Project Apollo also called on Ford’s ability to work with General Electric, 3M and other manufacturers even though Ford never had produced a mask or ventilator in its history, while GE was familiar with ventilators and 3M has made millions of masks.

“We got on the phone to help 3M boost output of their N95 masks,” for example, Baumbick said. “Our value-add was to apply high-volume manufacturing expertise that you see uniquely in the auto industry. How can you break constraints and improve the efficiency of the line?

“We helped them rebalance work so they could get, net, more throughput through the line,” Baumbick explained. “We found quite a few places where you could change a process to improve cycle time, and move it around, so that the throughput of the whole assembly process got more things out of the back end. That’s what industrial engineers do.”

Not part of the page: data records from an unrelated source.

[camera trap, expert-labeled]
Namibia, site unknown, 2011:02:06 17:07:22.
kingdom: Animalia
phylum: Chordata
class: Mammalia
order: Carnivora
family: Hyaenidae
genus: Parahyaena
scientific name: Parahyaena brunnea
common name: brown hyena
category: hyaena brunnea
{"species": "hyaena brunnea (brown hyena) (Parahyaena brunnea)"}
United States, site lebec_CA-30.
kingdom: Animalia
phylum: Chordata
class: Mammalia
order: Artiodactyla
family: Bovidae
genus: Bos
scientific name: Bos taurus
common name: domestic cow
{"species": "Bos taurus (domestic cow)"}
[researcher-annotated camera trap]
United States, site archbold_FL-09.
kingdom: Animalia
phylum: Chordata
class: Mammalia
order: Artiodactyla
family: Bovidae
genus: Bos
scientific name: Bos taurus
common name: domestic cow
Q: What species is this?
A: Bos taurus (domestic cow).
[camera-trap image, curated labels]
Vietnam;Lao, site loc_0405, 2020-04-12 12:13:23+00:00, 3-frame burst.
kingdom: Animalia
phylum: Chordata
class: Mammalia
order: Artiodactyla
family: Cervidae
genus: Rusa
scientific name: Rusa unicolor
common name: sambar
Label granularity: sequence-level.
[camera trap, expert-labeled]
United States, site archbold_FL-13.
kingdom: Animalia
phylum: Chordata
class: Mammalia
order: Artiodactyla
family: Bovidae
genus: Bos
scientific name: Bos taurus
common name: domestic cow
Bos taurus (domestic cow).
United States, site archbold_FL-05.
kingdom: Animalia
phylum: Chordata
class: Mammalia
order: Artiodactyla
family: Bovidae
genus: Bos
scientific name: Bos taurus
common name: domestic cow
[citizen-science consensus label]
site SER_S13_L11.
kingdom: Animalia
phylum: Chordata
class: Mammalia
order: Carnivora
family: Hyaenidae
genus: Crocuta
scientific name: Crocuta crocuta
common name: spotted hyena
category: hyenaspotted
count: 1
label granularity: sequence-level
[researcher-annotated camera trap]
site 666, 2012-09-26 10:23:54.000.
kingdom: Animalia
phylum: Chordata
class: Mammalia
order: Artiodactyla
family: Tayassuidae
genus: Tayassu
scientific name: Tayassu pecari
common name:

Ford Executive Chairman “Bill Ford said that lots of companies build complex things, but at low volumes; we build very complex machines at very high volumes.”

In the end, Ford sent dozens of manufacturing and industrial engineers to 3M and GE production sites “just to help them get more out of what they had,” Baumbick said. “It had a profound impact.”

In fact, the name of Ford’s herculean effort that also involved representatives from these other manufacturers comes from a real-life moment, captured cinematically by Berg. That moment echoes one of the most real-life dramatic moments ever, which was recreated cinematically in Apollo 13.

“In the Apollo mission, at one point they had to save the astronauts by literally putting a square peg in a round hole with, of course, only what was on board the capsule,” Baumbick said. “And that’s how Mission Control put it to their engineers in a desperate, crash effort to find a solution.

“The maximum protection for medical workers is called a ‘powered, air-purifying respirator,’ or PAPR,” Baumbick explained. “It has a fan that pulls in air and routes it through a tube into a sealed head-top unit; the filtered air protects the worker. That’s where we came up with the Apollo 13 reference, because it was like fitting a square peg into a round hole. But the premise of PAPR is air-handling, and we have air-handling systems in cars, and filtering capabilities.

“So within 36 hours of the discussion, our teams had sketched up a prototype of a PAPR, taking a battery off a DeWalt [power] tool, a seat blower fan out of an F-150, and a HEPA filter and creating a head-top unit. And we said, ‘We think we can do this.’” Within 38 days, Baumbick said, Ford was making government-approved PAPRs with 3-M in output that now totals more than 32,000 units.

A crisis “sometimes drives innovation,” Baumbick said. “We looked at this as an Apollo mission for first responders.”